Task description | Copy each of the following rows word for word, leaving out the pictures.
_ _ _ _ _ _ _
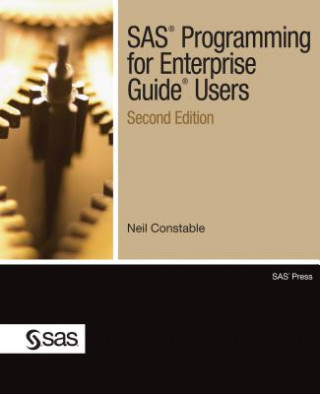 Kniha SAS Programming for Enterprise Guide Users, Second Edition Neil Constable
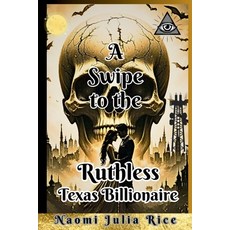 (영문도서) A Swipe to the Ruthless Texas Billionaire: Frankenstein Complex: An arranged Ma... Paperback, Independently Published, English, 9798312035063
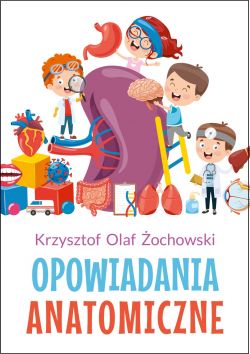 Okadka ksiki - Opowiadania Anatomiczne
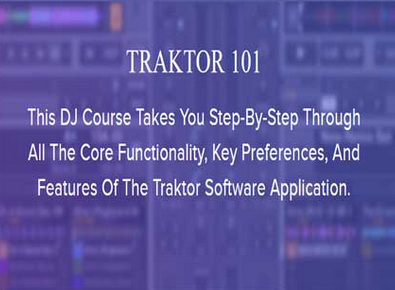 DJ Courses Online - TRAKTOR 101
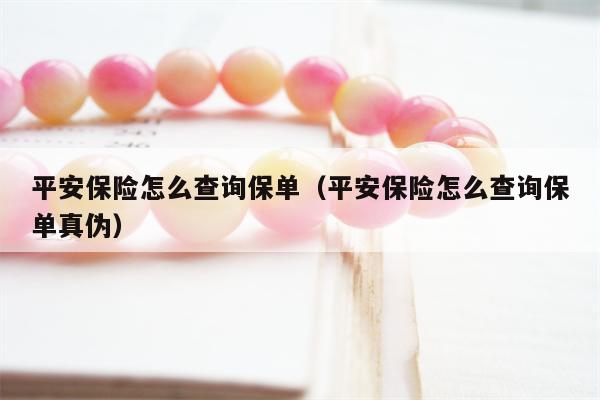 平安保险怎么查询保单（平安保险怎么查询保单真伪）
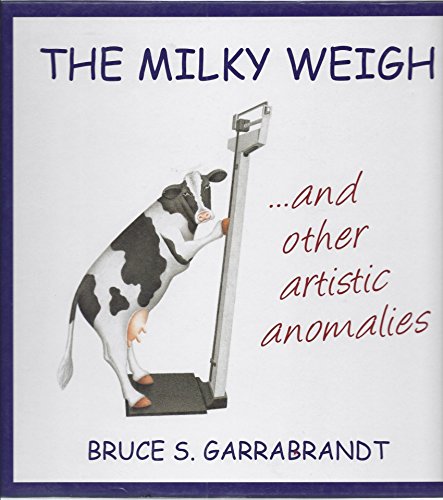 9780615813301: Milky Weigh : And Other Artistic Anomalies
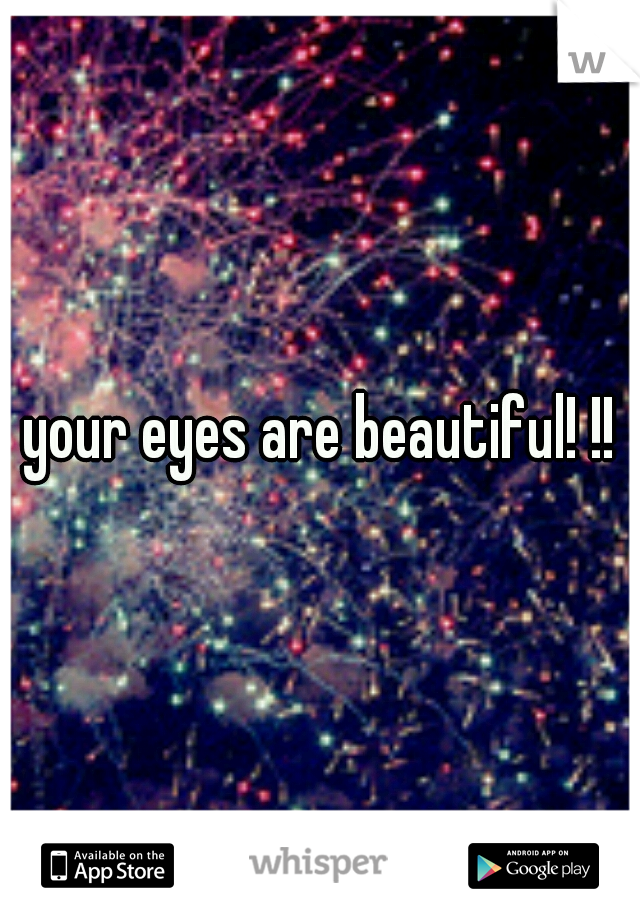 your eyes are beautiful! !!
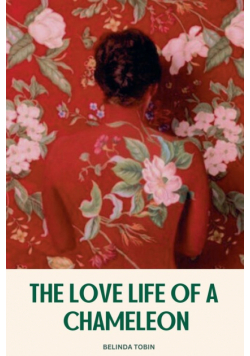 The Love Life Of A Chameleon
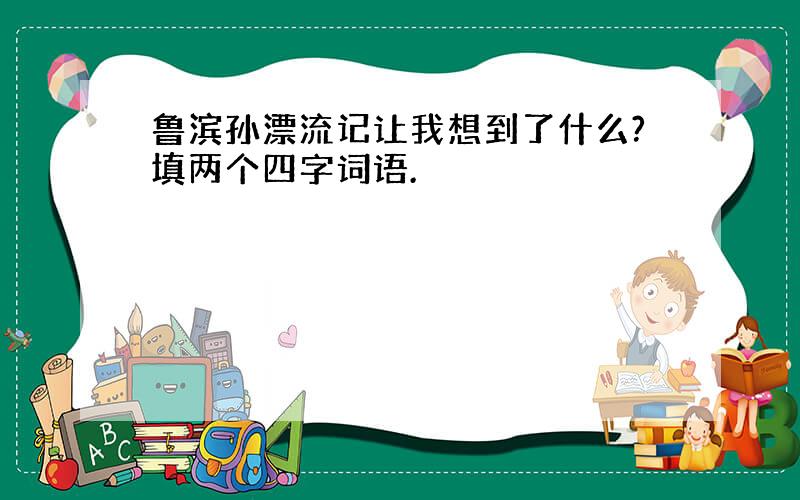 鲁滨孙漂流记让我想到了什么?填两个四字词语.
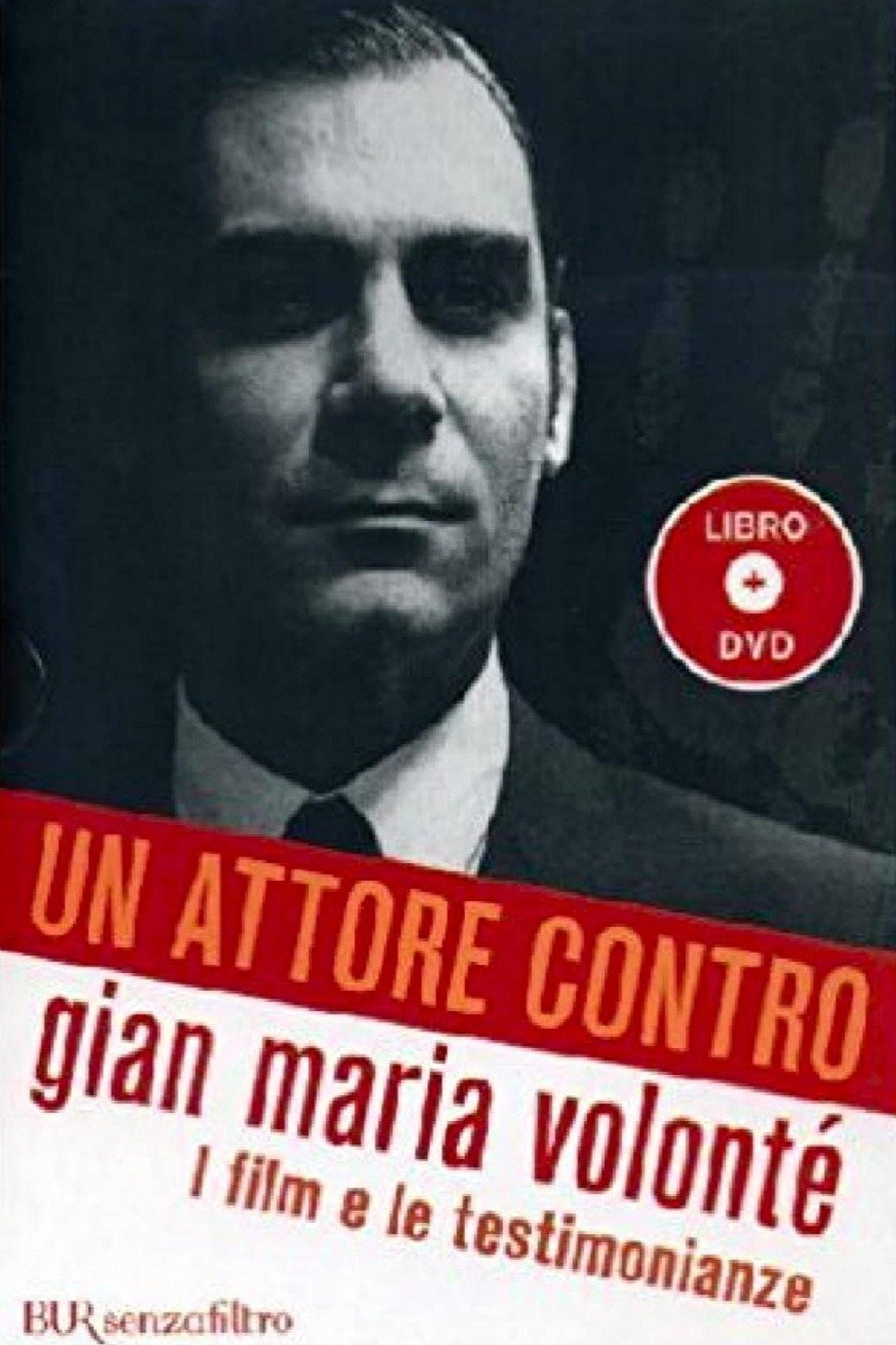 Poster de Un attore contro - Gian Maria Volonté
_ _ _ _ _ _ _
Answer to this exercise |
 Kniha SAS Programming for Enterprise Guide Users, Second Edition Neil Constable
 (영문도서) A Swipe to the Ruthless Texas Billionaire: Frankenstein Complex: An arranged Ma... Paperback, Independently Published, English, 9798312035063
 Okadka ksiki - Opowiadania Anatomiczne
 DJ Courses Online - TRAKTOR 101
 平安保险怎么查询保单（平安保险怎么查询保单真伪）
 9780615813301: Milky Weigh : And Other Artistic Anomalies
 your eyes are beautiful! !!
 The Love Life Of A Chameleon
 鲁滨孙漂流记让我想到了什么?填两个四字词语.
 Poster de Un attore contro - Gian Maria Volonté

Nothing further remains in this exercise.